— По краюшку иди, — велела Яська, сама ступая осторожненько. — А то замызгаешь еще.
Помимо дорожки на втором этаже обнаружилась пара картин, доставшихся Шаману вместе с усадьбою, белесая искалеченная статуя не то женщины, не то змеи, а может и того, и другого. Помнится, иные скульпторы большими затейниками были. Имелось и зеркало, впрочем повернутое к стене и безбожно приколоченное к оной огромными гвоздями.
У зеркала Яська задержалась, чтобы ткнуть пальцем в ржавый, наполовину вылезший гвоздь.
— От холера! А я говорила, что надобно было энту пакость на болота вынести…
Зеркало зазвенело.
— И вынесу! Вот увидишь… не любит она меня, — это было сказано уже Себастьяну.
От зеркала шел знакомый мертвый дух, от которого Себастьянова шкура начинала зудеть. И вместе с тем появилось вдруг желание коснуться зеркала, и не шершавой задней поверхности, но гладкого стекла.

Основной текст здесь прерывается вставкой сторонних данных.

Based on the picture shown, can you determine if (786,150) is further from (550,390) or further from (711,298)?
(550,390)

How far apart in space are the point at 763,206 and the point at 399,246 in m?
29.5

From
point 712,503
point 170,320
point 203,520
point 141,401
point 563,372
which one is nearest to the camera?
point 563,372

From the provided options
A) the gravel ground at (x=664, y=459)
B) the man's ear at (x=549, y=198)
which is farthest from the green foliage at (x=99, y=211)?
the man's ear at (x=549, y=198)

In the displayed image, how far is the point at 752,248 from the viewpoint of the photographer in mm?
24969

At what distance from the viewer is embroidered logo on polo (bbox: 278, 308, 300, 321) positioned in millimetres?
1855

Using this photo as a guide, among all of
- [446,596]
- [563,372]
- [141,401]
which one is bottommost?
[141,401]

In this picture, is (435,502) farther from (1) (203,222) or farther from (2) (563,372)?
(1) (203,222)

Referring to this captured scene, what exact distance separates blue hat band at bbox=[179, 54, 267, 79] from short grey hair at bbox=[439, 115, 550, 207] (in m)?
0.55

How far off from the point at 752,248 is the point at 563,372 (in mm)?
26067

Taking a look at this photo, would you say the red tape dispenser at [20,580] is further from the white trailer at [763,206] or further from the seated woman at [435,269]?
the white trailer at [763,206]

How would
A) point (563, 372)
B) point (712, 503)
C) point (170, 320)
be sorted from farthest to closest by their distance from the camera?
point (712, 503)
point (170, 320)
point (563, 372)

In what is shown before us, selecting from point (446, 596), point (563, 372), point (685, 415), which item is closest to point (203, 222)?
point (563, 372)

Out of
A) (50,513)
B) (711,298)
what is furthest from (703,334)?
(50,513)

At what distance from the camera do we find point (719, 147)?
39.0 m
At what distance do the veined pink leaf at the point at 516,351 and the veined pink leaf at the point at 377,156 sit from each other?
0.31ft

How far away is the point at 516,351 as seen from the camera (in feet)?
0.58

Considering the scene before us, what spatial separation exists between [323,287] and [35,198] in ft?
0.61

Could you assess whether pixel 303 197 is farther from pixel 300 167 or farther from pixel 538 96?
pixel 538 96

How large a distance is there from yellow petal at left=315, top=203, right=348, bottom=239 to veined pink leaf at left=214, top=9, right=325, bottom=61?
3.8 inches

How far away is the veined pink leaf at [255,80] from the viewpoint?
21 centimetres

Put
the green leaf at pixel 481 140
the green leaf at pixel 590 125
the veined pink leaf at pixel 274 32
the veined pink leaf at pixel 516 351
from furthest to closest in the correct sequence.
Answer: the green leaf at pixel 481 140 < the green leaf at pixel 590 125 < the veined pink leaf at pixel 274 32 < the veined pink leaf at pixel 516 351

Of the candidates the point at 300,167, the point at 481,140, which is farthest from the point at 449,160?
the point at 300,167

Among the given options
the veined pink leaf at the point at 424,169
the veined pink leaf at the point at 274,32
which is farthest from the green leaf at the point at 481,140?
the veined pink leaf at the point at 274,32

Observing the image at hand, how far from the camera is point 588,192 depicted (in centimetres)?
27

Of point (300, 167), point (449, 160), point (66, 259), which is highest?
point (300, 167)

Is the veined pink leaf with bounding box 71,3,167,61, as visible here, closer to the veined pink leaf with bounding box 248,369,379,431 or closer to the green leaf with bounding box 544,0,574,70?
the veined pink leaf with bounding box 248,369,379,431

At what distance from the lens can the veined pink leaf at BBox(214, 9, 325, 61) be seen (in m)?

Себастьян точно знал, что черное оно. Гладкое. Упоительно прохладное. Что там, в глубинах его, он сыщет ответы на все вопросы… и даже больше, его перестанут волновать что ответы эти, что сами вопросы. И разве то не чудо?
Он тряхнул головой, отступая, упираясь спиной в балюстраду.
— Аккуратней. — Яська провела раскрытой ладонью по лицу. — Тут местами оно… старое… тоже слышишь?
— Слышу, — согласился Себастьян.
Слышит. Уже не звон, но смех. Стоит в ушах, и вроде тихий, да оглушает не хуже храмового колокола.
— Не поддавайся. — Яська толкнула локтем. — Ей только того и надобно… был у нас один паренек, Микитка, сначала смеялся все, потом в зеркало заглянул разок… доказать хотел, что ничего-то особенного в нем нет…
— И что?
— Высосала… только глянул, и все… сидит Микитка, дышит… а души в нем и нет. Глаза пустые. Улыбается… наши-то еще надеялись, может, отойдет… а он денек посидел, другой… а на третий взял нож и стал себя резать. Режет и смеется так, что жуть берет… говорит, ей кровь нужна.
— Хозяйке?
— Хозяйке. — Яська тряхнула головой, и рыжая копна волос разлетелась. — От же ж… холера… пошли, что ли? А то ждет… ты там гляди, студиозус… у меня разговор короткий.
И снова дверь.
Некогда она вела в хозяйскую опочивальню. И Себастьян вдруг отчетливо осознал, что дом этот, если и претерпел какие перемены за прошедшие сотни лет, то малые, вызванные исключительно насущною в тех переменах надобностью.
Им дом не рад.
Он терпит людей, потому как велено ему терпеть во исполнение давнего договора. Но порой дом не отказывает себе в удовольствии с людьми играть. Почему бы и нет?
Что стало с прежними его хозяевами? Отпустил ли их дом? Или же сами они ушли, еще когда место сие было почти обыкновенным? И оно запомнило предательство, озлилось? А может, и не ушли, не позволили им уйти, навсегда сделав частью дома. Не оттого ли у портретов глаза столь черны? И сами портреты глядятся куда более живым и, нежели то положено? Смотрят в спину Себастьяну. Усмехаются.